J’ai vu des talents s’ennuyer dans des entreprises, attendant vainement qu’un projet leur soit confié ou qu’au moins on les y implique, quand d’autres travaillaient la nuit et le week-end se demandant comment se sortir d’une situation complexe dont ils n’avaient pas toutes les clefs. J’ai vu des start-up mettre la clef sous la porte pour de mauvaises raisons (lenteur administrative dans les prises de décision, incompréhension, manque de formation…). J’ai vu des hommes et des femmes de tous âges, brillants, s’essouffler au fil du temps…

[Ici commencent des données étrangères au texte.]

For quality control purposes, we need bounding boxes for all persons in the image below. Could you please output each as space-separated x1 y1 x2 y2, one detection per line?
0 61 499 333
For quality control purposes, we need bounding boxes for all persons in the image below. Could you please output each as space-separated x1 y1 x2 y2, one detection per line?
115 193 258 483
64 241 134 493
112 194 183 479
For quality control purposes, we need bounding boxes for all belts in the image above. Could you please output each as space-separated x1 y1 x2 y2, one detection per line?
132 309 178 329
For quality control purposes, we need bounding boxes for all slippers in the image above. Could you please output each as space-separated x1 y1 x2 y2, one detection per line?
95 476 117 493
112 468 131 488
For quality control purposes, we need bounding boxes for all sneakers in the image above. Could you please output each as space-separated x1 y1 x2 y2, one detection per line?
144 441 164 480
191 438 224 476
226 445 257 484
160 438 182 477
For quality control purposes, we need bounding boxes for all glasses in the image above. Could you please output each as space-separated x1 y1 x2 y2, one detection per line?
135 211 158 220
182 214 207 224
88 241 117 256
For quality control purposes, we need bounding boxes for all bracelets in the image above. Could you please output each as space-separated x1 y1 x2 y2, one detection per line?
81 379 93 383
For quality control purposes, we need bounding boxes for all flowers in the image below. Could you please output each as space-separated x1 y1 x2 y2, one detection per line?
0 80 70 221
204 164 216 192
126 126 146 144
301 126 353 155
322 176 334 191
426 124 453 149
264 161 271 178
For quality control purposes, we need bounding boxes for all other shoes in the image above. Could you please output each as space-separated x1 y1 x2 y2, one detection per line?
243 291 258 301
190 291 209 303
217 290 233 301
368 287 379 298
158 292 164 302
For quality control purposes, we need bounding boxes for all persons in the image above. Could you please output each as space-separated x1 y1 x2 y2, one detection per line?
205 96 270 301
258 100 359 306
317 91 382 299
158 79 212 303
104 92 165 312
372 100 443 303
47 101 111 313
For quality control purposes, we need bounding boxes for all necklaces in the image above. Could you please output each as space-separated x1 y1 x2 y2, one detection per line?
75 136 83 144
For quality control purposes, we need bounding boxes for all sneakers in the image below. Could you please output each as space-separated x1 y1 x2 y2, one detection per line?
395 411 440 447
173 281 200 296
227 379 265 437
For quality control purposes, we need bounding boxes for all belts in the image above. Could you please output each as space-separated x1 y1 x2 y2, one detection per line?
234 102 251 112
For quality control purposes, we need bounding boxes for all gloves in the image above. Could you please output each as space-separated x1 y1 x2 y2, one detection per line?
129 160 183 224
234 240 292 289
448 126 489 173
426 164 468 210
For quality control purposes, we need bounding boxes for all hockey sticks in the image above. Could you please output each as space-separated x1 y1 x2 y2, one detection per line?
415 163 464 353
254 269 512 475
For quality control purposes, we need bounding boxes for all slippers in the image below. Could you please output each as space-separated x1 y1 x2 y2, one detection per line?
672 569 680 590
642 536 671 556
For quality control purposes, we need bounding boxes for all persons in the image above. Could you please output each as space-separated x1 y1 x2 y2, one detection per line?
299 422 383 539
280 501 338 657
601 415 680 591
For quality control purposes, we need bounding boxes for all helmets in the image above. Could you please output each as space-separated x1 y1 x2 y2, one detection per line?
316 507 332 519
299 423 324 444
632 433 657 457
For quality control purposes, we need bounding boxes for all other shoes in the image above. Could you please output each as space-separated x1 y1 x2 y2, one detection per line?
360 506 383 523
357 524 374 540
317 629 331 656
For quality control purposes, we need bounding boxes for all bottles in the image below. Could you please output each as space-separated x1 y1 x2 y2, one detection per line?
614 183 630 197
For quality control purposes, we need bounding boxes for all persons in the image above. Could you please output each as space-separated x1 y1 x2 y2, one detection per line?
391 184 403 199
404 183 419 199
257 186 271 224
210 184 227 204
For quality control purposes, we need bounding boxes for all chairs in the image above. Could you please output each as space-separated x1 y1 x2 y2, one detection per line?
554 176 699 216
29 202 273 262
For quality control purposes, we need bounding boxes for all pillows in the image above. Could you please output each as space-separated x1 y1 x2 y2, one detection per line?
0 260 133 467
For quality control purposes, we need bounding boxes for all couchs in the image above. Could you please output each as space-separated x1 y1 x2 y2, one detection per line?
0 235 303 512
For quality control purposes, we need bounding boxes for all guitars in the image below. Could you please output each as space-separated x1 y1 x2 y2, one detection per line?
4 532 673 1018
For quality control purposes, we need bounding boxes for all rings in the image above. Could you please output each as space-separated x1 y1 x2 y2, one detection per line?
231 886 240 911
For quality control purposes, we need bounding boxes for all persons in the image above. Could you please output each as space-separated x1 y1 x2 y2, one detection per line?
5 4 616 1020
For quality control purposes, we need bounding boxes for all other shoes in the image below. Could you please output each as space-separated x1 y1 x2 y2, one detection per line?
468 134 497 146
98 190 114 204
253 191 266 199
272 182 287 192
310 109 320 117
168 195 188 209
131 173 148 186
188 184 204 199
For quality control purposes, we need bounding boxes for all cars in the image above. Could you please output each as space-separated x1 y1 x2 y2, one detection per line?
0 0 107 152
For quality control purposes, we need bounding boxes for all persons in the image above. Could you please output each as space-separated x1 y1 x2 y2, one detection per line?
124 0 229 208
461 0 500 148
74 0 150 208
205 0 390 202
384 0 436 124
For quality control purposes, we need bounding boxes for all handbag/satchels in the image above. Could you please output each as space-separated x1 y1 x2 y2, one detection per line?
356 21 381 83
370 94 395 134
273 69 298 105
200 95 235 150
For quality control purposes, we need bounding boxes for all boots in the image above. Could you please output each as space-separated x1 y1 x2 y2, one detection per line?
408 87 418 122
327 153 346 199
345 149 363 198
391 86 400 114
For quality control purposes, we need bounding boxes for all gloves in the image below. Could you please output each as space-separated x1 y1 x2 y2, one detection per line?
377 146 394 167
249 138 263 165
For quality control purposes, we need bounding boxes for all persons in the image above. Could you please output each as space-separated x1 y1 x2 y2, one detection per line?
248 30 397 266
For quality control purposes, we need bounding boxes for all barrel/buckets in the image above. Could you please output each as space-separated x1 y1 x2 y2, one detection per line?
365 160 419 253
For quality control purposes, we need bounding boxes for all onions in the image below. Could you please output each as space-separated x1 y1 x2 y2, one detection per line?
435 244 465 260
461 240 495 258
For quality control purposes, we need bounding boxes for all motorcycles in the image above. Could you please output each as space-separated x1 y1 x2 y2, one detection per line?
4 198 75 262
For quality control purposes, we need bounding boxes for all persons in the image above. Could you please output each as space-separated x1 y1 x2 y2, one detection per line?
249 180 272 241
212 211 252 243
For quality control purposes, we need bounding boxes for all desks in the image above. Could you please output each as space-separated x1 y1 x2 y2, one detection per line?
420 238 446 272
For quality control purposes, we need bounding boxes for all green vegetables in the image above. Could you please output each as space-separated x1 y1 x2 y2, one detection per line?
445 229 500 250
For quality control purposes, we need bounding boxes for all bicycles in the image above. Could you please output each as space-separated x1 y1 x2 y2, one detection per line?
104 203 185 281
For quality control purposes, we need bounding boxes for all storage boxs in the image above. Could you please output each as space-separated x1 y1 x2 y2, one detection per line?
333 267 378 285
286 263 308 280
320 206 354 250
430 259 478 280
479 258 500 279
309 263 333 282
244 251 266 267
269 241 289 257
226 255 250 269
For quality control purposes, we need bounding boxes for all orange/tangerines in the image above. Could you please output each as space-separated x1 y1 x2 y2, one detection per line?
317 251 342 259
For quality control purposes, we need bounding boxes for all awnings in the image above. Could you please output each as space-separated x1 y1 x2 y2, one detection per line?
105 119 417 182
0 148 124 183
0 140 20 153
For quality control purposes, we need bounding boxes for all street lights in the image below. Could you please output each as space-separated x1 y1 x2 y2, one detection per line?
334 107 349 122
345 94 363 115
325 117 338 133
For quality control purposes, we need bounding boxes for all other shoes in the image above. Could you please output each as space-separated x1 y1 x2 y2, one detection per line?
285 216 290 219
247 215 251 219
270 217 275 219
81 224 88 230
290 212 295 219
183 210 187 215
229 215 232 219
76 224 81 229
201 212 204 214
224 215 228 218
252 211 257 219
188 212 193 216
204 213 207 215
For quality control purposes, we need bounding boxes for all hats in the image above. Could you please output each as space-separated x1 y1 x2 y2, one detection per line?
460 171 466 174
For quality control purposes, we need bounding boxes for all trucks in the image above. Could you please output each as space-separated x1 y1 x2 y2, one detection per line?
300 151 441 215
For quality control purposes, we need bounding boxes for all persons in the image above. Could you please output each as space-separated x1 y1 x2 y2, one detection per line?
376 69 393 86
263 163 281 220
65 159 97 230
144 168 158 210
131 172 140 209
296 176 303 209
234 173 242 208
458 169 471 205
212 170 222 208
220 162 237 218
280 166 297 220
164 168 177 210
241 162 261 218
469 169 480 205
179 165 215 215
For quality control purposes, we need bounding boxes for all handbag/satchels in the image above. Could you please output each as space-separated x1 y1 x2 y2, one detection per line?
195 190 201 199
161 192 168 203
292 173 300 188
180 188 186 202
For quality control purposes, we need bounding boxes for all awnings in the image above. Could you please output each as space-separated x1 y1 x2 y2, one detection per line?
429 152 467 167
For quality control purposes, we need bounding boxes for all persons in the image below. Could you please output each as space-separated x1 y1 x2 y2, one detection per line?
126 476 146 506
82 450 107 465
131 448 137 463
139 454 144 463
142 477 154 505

Et pourtant, nous avons tout pour réussir, même ici, en France… Des bonnes volontés, des talents, des experts en tous genres, des idées, des outils de productivité, Internet… mais nous avons aussi des freins…!
De vieilles idées reçues, des managers attachés à leur vieux monde et refusant de le voir bouger, ce monde, des fois qu’un plus jeune, plus ambitieux, plus au fait des nouveautés vienne lui damer le pion ; des investisseurs fiers de leurs parcours (et souvent, ils ont raison de l’être) mais dont on se sait plus très bien s’il veulent en faire bénéficier un porteur de projet ou s’il veut seulement afficher ce parcours pour un peu de reconnaissance supplémentaire…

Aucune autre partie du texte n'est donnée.